PROBLEM TO WORK ON
The answer must be the full listing, repeated word for word.

INFORMATION SHOWN

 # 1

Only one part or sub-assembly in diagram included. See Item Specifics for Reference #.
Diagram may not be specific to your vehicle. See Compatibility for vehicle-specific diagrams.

RESPONSE TO THIS EXERCISE
 # 1

Only one part or sub-assembly in diagram included. See Item Specifics for Reference #.
Diagram may not be specific to your vehicle. See Compatibility for vehicle-specific diagrams.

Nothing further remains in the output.